No domínio pessoal, o meu projeto de vida é conseguir transmitir, aos “adultos em construção” que são os meus filhos, aquilo que me parece ser realmente importante, como serem honestos com os outros e com eles próprios, acreditarem no seu valor e verem no empenho e na resiliência, mas também na paixão, ferramentas essenciais de vida. Que saibam o que é a ética e a lealdade e sintam alegria não só pelo próprio sucesso, mas também pelo sucesso dos outros. Enfim, que entendam que corpos com luz própria iluminam até a noite mais escura… No domínio profissional, o meu principal projeto é o estabelecimento, de forma sólida e duradoura, do Laboratório de Química de Péptidos da FCUP, primeiro e único do seu tipo no país, tornando-o uma “marca de confiança”. Este projeto, aliado à formação avançada em síntese peptídica que temos vindo a conferir a muitos jovens investigadores de pré- e pós-graduação, desde 2002, são a minha forma de reconhecimento à U.Porto pela oportunidade que me deu ao conceder-me equiparação a bolseira fora do país para poder especializar-me nesta área, durante o meu doutoramento.

– Uma ideia para promover a investigação da U.Porto.
Penso muitas vezes que se deveria (re)criar a carreira de Investigador no sistema universitário português.
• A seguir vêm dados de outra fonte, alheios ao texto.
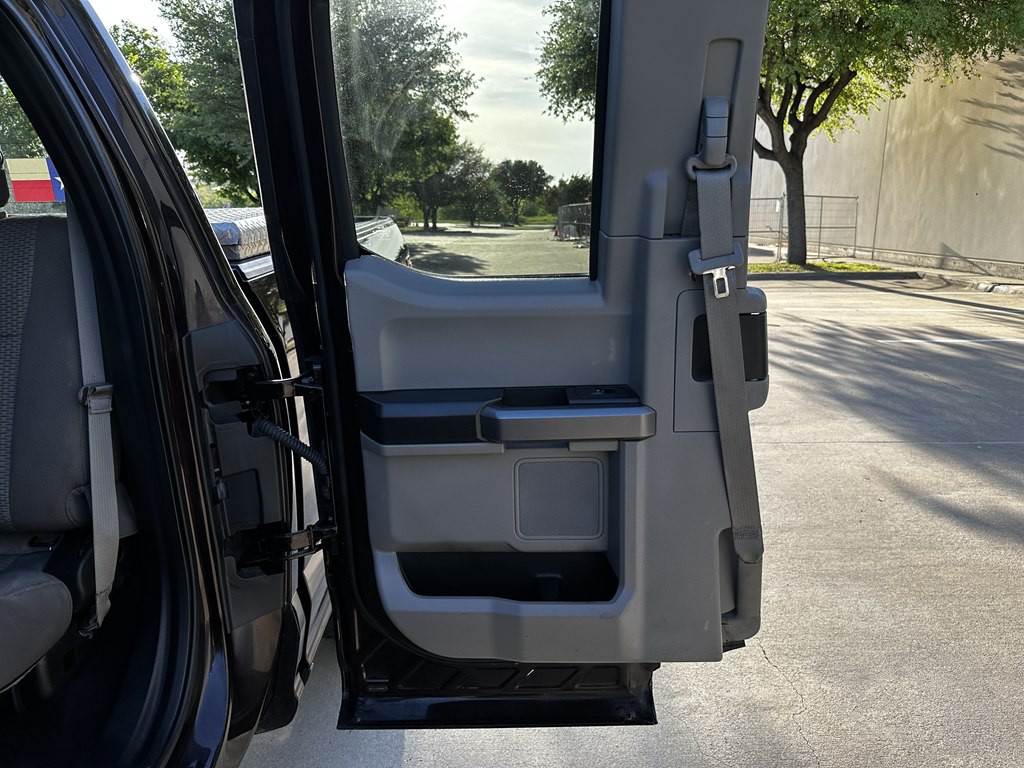 2018 Ford F-150 Image 31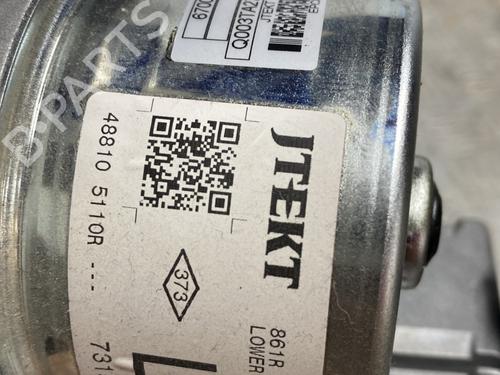 Steering column RENAULT CAPTUR I (J5_, H5_) 0.9 TCe 90 | BP29040554M21 - Image 4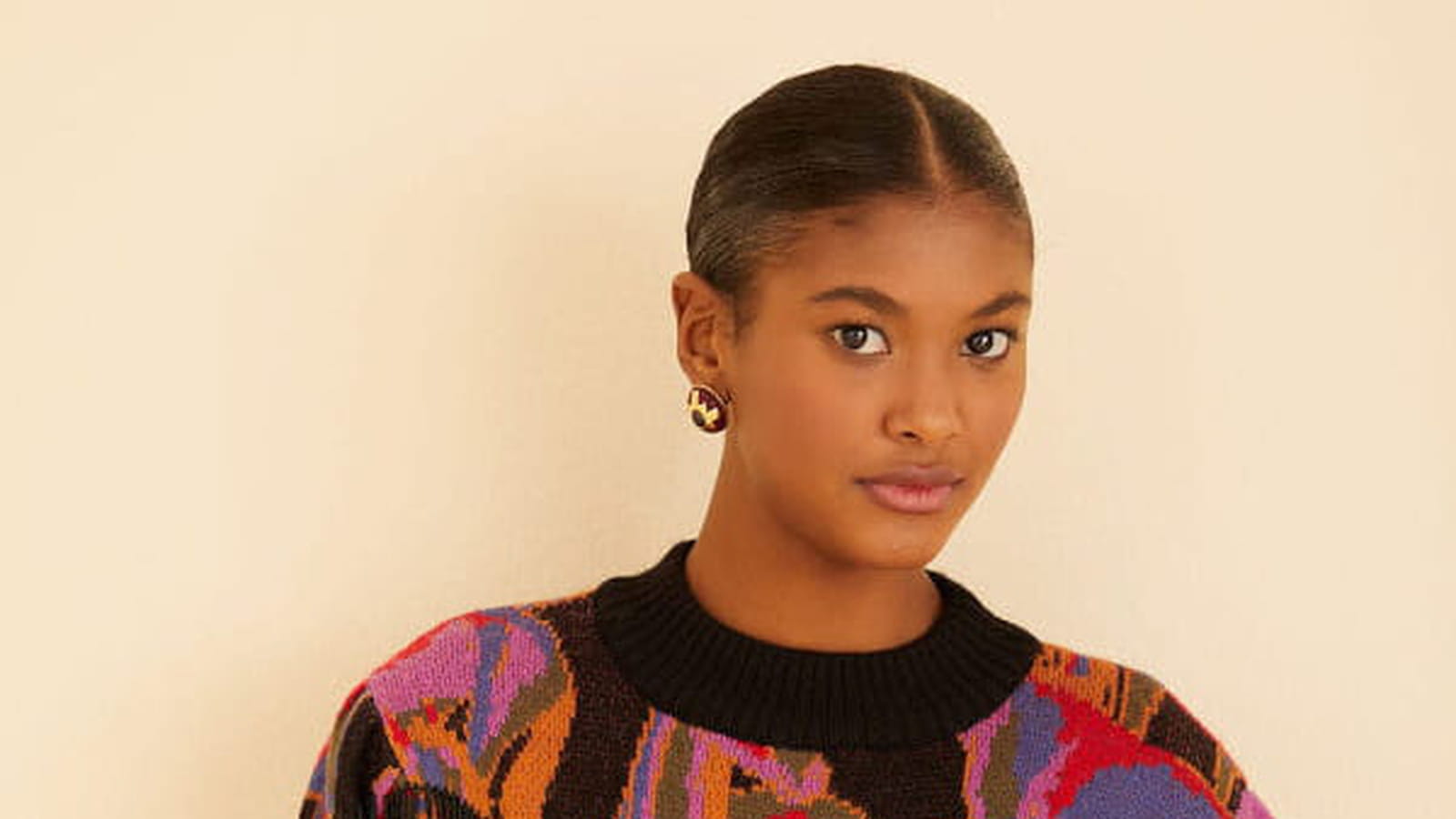 Sweatshirt Farm Rio 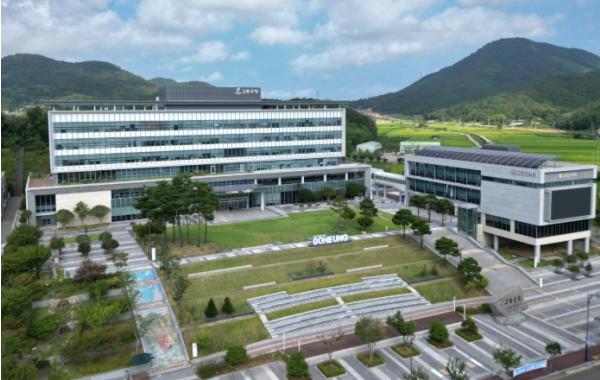 고흥군, 농업인이 더 편해진다! ‘농업e지’로 스마트 전환 추진 기사 이미지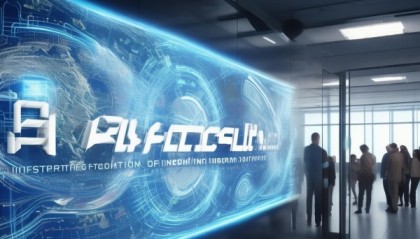白利信息技术咨询服务部，disrupt the Digital Future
Temos pessoas extraordinárias a trabalhar connosco diariamente nos nossos laboratórios de investigação, pessoas de cujo mérito, esforço e dedicação nascem importantes avanços nas fronteiras do conhecimento, avanços esses essenciais para manter os elevados níveis de excelência e de produtividade de que a nossa Universidade tanto se orgulha. Acredito que haja muitas barreiras difíceis de transpor para tornar esta ideia uma realidade, mas é preciso encontrar formas de evitar que muitos dos nossos melhores investigadores vivam em permanente incerteza quanto ao seu futuro. Até porque essa incerteza é, também, de todos nós, ao não favorecer a estabilização de equipas de investigação nem permitir colher em pleno os frutos da formação avançada que conferimos a investigadores que, muitas vezes, acabam por se ver forçados a procurar noutros lugares as oportunidades que cá não surgem.